Rochester may have been a cultural visionary, but the movie reduces this notion to a parable of bad-boy celebrity hitched to an uninteresting love story.
Writer Stephen Jeffreys (who adapted his play for screen) wants us to see Rochester’s creativity as subversive. But too often, the earl’s behavior seems merely neurotic.
Rochester wrote poems that still find their way into anthologies. He penned an infamous play called “Sodom or the Quintessence of Debauchery.” Privy to his doodles, we have little doubt what captured his imagination.
The earl abducted Elizabeth Malet, a young heiress. Charles II tossed him in the Tower of London. Upon release, Rochester married the woman, played by Rosamund Pike.
He curried the favor and friendship of Charles II, which he squandered time and again. Early on, Charles (John Malkovich) inquires how long Rochester has been in exile. He sent him away for a year but already misses him.

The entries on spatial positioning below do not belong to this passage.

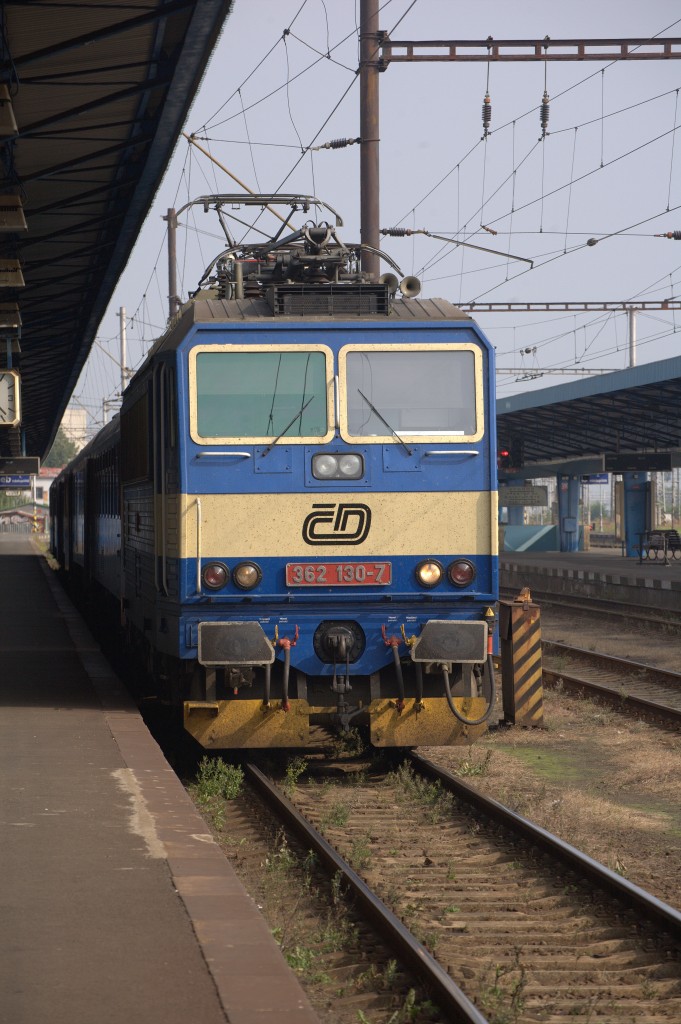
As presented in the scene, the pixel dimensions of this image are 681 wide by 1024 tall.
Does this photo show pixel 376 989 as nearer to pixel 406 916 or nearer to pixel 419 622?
pixel 406 916

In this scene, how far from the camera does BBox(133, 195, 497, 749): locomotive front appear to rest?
8680mm

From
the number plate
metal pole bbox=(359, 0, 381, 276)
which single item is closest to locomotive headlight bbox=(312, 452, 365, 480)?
the number plate

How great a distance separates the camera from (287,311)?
355 inches

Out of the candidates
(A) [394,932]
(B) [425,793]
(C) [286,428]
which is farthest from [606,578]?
(A) [394,932]

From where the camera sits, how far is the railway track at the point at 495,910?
5.07 meters

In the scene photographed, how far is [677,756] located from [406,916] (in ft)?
16.3

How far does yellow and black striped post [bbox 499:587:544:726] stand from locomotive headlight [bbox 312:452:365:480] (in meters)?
3.33

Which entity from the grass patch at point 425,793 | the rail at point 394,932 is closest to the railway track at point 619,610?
the grass patch at point 425,793

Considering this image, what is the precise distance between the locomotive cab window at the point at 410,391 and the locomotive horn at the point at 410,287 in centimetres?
89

But Rochester is pathologically driven to gnaw the hands that feed and stroke him. He cheats on his wife. He betrays her more deeply when he falls for actress Elizabeth Barry (Samantha Morton).
Barry became famous, and Morton plays her as a surer soul than Claire Danes’ character in “Stage Beauty,” a better film set in the same era.
It’s not just Malkovich’s presence here that will invite comparison to another, better film: Stephen Frears’ “Dangerous Liaisons” is the more entertaining and emotionally telling period piece full of lust, betrayal and a love that undoes the would-be sexual conqueror.
Intended to seduce, revile and resonate, “The Libertine” tires. If not for Depp and Malkovich, there would be nary a pearl peeking through the mud.
** | “The Libertine”
R for strong sexuality including dialogue, violence and language|1 hour, 50 minutes| PERIOD DRAMA|Directed by Laurence Dunmore; written by Stephen Jeffreys based on his play; photography by Alexander Melman; starring Johnny Depp, Samantha Morton, John Malkovich, Rosamund Pike, Tom Hollander, Johnny Vegas, Kelly Reilly, Jack Davenport, Richard Coyle |Opens today at area theaters.